So today, we’re not just coming out of left field as we’re talking about a completely different sport, altogether. I think it’s racquetball, but your mileage may vary. Yes, my tastes in music go beyond indie rock/pop and you’re correct in realizing the song I’m recommending isn’t English. K-Pop, for me, started as an interesting genre that was “too foreign” or “too flashy” for me to enjoy. The music is obnoxious, everyone is in a group of beautiful men and women, and there’s a shallowness to all of it.
There’s also quite a bit of controversy on how the music industry in South Korea handles their artists. I’m nowhere near an expert of any kind on the subject and I don’t think it’s my place to say what South Korea should and shouldn’t do. However, I will say that I personally think there’s a glass house argument to be made where the United States glorifies similar practices. I’m oversimplifying a complicated industry, but the point is that we have problems of our own yet we still view the music as separate from the background that brought it to life.
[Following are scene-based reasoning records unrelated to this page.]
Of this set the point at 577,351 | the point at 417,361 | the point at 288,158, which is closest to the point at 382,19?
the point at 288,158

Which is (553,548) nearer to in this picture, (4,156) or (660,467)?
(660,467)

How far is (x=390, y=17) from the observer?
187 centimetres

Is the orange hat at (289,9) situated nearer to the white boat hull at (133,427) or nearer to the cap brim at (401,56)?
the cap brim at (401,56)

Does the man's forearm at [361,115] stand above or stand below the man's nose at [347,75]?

So let us set aside the subjects that I don’t know about and go to what I do know: the K-Pop genre is a lot more varied and interesting than the original impression I got. I’m a sucker for lots of colorful songs that are bombastic and ready to bring the show to you. I’m all for that. Out of all the artists that make up the K-Pop scene, my favorite is easily Hong Jin Young. I have a hard time fully describing her style other than while it still has many of the pop characteristics that match her fellow K-Pop artists, she has an interesting blend of traditional Korean music, polka, disco, and a bunch of other comparisons depending on the song being described. Her genre is called Trot, which is a type of Korean folk. Okay.
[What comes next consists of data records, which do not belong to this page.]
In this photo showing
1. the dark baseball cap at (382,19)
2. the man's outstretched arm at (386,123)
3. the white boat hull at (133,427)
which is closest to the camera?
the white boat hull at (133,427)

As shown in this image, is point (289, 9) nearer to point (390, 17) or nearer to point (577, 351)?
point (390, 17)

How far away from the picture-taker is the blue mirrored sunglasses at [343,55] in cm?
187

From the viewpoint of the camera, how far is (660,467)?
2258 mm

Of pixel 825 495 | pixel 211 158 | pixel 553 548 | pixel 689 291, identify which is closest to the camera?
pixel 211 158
Today’s pick is “Good Bye.” It’s one of the more recent songs she came out with, with this one appearing earlier in the year. The polka is real in this song. I come from a Russian background and I’m positive Verka Serduchka will be most please to hear this song. It’s got a hodge podge of sounds and flavors going into it, which some might find off-putting, but I see it as incredible exciting and fun. I will say though that it is a breakup song, which feels a little bit tonally inconsistent.
Want something more low-key? How about this.
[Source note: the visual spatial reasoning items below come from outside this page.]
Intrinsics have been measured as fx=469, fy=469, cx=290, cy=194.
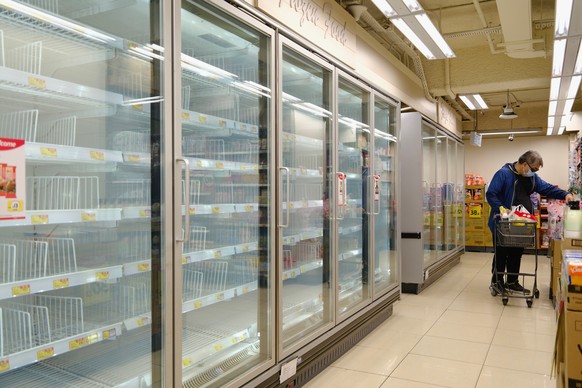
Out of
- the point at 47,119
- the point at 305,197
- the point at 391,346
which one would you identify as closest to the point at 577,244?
the point at 391,346

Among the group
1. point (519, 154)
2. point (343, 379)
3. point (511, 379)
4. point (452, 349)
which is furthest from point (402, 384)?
point (519, 154)

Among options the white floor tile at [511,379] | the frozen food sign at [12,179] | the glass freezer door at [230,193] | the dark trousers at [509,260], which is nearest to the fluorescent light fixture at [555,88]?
the dark trousers at [509,260]

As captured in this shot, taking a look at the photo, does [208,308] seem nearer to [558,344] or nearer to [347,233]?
[347,233]

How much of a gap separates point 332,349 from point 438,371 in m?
0.83

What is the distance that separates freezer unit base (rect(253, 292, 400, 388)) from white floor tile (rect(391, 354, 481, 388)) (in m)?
0.49

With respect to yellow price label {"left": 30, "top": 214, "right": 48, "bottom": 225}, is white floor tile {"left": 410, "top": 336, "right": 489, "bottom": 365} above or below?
below

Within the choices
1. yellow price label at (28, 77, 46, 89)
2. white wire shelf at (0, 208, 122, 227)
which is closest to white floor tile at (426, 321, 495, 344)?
white wire shelf at (0, 208, 122, 227)

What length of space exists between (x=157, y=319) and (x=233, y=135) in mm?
1315

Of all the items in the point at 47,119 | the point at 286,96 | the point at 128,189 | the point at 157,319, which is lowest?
the point at 157,319

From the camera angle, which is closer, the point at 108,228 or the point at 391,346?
the point at 108,228

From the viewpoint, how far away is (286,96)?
3270mm

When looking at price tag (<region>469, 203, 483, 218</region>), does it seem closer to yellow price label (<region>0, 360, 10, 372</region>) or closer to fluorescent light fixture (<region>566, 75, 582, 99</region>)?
fluorescent light fixture (<region>566, 75, 582, 99</region>)

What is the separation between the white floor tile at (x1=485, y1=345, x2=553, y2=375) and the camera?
3729mm

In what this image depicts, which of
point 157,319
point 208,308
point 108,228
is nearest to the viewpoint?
point 157,319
I wish I can show you more of her songs, but alas, I shall pick one: “Cheer Up.” It leans heavily on the traditional side of Trot music. From an outsider’s perspective, the music sounds close to what you’d expect old-fashioned Asian music to sound like, but there’s definitely a uniqueness to this song: her voice. Young is a terrific singer and she performs this song beautifully. Credit also goes to the lyrics, which goes into how you shouldn’t bring yourself down even if you are having a bad day or if you think everyone is doing better than you. For the internet age, I think it’s important to remind yourself of that sometimes. The video for the song is also very sweet.
If you liked either of the songs, I recommend listening to more from her as all the songs range somewhere between the two and I love pretty much all of them.